Ads by Google Ads by Google

Former U'una'i head Wagner to be sentenced in April

Former acting executive director of the now defunct U’una’i Legal Service Corporation David Wagner has been ordered by a federal court to appear in April for sentencing, now that his co-conspirators have pled guilty and to be sentenced in late March.

Wagner, 47, pled guilty in March 2010 at the federal court in St. Louis, Missouri, to stealing $31,292 under one count of criminal information charging him with theft of federal grant funds which were provided by the federal Legal Service Corporation (LSC) and the U.S. Justice Department.
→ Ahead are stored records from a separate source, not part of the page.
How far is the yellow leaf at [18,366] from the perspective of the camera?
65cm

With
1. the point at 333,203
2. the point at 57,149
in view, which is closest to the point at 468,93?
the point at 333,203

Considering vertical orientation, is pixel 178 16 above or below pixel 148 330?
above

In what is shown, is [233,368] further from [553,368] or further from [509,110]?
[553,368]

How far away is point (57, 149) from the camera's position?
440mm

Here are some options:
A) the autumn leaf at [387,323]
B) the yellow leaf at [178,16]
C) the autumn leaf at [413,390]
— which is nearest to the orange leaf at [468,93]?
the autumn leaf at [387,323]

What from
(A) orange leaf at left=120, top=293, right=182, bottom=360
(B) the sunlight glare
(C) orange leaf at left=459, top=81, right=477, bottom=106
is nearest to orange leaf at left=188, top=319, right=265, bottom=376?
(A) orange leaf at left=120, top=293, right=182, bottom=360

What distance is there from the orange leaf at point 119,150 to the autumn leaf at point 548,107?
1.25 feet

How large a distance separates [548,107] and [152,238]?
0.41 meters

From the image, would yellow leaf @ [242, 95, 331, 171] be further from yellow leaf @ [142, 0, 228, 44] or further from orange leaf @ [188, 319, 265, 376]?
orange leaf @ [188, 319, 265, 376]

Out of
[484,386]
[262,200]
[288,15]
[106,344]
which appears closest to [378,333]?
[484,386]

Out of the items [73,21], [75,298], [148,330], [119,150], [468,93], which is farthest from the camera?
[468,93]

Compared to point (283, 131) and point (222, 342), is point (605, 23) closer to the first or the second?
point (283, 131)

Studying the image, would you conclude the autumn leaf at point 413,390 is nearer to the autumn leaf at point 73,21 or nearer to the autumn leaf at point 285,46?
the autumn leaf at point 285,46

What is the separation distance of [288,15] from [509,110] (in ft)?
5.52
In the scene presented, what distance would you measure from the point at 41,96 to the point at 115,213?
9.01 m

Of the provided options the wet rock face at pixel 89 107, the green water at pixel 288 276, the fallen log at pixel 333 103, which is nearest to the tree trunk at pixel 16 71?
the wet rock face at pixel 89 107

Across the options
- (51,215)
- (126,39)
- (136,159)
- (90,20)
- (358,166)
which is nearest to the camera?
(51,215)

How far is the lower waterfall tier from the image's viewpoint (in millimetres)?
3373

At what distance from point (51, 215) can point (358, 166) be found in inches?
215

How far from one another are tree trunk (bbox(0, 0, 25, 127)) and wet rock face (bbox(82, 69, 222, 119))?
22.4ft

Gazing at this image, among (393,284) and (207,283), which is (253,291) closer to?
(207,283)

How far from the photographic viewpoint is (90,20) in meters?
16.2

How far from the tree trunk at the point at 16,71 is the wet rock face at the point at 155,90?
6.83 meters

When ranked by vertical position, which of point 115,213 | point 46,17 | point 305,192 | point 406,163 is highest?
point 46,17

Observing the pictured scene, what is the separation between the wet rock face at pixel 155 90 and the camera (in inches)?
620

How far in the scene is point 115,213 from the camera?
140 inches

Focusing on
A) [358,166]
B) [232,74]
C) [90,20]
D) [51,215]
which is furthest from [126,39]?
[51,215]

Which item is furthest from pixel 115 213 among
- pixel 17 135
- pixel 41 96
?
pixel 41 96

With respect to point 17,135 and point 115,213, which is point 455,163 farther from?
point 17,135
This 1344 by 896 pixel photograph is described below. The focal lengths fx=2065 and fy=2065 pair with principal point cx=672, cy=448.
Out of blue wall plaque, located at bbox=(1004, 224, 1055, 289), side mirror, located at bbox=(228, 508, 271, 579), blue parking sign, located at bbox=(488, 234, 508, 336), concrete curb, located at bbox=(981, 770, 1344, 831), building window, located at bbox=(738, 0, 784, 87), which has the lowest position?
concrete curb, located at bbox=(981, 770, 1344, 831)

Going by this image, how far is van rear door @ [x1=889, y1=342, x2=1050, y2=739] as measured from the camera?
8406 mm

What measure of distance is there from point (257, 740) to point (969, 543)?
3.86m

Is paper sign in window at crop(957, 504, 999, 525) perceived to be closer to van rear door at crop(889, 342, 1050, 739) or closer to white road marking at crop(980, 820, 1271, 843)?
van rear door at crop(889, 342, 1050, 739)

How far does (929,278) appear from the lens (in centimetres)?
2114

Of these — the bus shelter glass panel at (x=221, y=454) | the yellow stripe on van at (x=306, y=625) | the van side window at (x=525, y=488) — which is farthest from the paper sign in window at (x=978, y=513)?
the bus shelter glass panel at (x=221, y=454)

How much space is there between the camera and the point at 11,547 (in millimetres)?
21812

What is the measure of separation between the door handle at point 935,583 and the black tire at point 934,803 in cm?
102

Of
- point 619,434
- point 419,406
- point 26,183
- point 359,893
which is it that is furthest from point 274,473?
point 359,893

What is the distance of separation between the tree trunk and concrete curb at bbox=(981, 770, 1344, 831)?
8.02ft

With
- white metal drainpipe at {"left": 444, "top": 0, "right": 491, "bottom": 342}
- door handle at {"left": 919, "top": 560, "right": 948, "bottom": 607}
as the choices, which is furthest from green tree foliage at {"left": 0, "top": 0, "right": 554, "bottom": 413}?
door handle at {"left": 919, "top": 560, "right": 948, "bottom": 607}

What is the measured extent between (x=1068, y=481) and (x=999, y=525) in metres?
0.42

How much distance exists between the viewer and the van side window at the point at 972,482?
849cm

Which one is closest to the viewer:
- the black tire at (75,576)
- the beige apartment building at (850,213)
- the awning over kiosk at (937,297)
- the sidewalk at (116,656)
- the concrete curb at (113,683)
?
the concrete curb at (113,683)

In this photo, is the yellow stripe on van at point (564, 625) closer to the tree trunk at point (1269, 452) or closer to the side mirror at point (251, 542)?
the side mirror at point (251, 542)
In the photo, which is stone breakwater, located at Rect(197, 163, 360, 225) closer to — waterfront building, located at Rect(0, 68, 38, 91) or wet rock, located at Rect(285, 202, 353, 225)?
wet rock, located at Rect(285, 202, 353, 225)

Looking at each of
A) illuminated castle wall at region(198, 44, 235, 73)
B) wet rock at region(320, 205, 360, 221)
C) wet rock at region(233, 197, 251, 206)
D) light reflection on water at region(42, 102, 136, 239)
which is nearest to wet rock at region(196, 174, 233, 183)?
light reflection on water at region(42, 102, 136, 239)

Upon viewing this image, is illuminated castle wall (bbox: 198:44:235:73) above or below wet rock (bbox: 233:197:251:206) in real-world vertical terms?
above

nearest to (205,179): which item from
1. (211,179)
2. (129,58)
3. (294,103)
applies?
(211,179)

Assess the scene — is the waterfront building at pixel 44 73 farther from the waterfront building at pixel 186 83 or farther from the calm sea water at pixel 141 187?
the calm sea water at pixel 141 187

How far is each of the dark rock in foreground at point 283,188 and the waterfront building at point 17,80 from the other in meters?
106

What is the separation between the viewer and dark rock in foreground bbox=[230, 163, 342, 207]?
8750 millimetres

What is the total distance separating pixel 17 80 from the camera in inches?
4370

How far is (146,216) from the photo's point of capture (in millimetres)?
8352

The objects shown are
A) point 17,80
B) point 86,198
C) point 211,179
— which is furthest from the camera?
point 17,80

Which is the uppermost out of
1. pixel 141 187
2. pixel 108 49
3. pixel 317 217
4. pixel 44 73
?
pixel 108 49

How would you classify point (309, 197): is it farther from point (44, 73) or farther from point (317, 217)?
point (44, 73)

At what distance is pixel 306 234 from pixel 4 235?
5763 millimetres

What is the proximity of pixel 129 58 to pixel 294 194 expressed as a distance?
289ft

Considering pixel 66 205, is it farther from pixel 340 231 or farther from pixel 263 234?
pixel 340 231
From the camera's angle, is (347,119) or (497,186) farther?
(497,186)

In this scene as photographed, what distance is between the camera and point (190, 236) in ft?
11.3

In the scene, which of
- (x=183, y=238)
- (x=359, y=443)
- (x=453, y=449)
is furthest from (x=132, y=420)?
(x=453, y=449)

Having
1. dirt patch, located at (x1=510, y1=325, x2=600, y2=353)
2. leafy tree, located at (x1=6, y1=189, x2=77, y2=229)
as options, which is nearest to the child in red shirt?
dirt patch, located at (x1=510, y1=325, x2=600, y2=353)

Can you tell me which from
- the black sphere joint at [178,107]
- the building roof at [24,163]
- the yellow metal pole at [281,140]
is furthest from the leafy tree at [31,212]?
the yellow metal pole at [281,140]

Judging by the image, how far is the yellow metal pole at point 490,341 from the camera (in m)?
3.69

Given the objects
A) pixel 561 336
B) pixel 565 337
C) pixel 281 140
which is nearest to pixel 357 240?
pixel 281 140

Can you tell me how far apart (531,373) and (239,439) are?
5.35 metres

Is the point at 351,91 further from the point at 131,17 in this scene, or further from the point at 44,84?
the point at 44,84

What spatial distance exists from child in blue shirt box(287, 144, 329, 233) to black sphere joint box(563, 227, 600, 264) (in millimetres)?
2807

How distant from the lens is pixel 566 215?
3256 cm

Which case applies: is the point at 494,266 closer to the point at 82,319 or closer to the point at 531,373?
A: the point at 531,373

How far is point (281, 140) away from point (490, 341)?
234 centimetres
Sentencing for Wagner, who is out on bail and has been living in Missouri, has been postponed twice.

Prosecutors and Wagner's defense attorney filed a joint motion recently with the federal court in St. Louis, as ordered by the court in July 2001, on the status of Wagner's case for sentencing.

The motion states that the case against Wagner arose out of an investigation concerning alleged fraud and theft of federal funds at U’una’i and the case will be ready for sentencing after Mar. 27, 2012.

Wagner agreed to cooperate with the government in any and all matters concerning this investigation, as part of his plea agreement, which included him being a government witness in the U.S. Justice Department’s case against co-conspirators Julie and Andrea Matau, which was filed in December 2010 at the federal court in Oakland, Calif.

“In the months leading up to the trial date in [the Matau] case, the government anticipated that Mr. Wagner would be an important government witness at trial,” the motion says.

The trial date for the Matau case was originally set for November last year but was continued to Jan. 9, 2012. 

In December, however, Julie and Andrea Matau “entered guilty pleas by way of a package-deal plea disposition” in which Julie pled guilty to one count of wire fraud of approximately $150,000 and Andrea pled guilty to one misdemeanor count of theft of federal funds.”

The motion states that sentencing for the Matau mother and daughter is set for Mar. 27.

The motion asked for a sentencing date for Wagner and recently U.S. District Carol E. Jackson in St. Louis set sentencing for Apr. 2.

According to Wagner's 15-page plea agreement, the former U'una'i acting executive director, from 2005 and September 2007, agreed to pay $31,292 restitution - the amount of federal funds the government says Wagner claimed in salary advances he was not entitled to and never repaid.

At the time Wagner asked for and received the $31,292, the defendant “knew that he had no legal entitlement to demand or receive these funds, nor did he have any intention of repaying these funds” to U’una’i, the plea agreement states.

In the event restitution is not paid in full by the date of sentencing, Wagner consents to an entry of a personal money judgement handed down by the court in the amount equal to the sum of the remaining balance.

The plea agreement also recites that the maximum penalties for the crime Wagner pled guilty to, are 10 years imprisonment, a fine of $250,000 or a fine of twice the pecuniary gain or loss; and three years supervised release.

The court has discretion on imposing any sentence after considering federal sentencing guidelines and Policy Statements promulgated by the United States Sentencing Commission.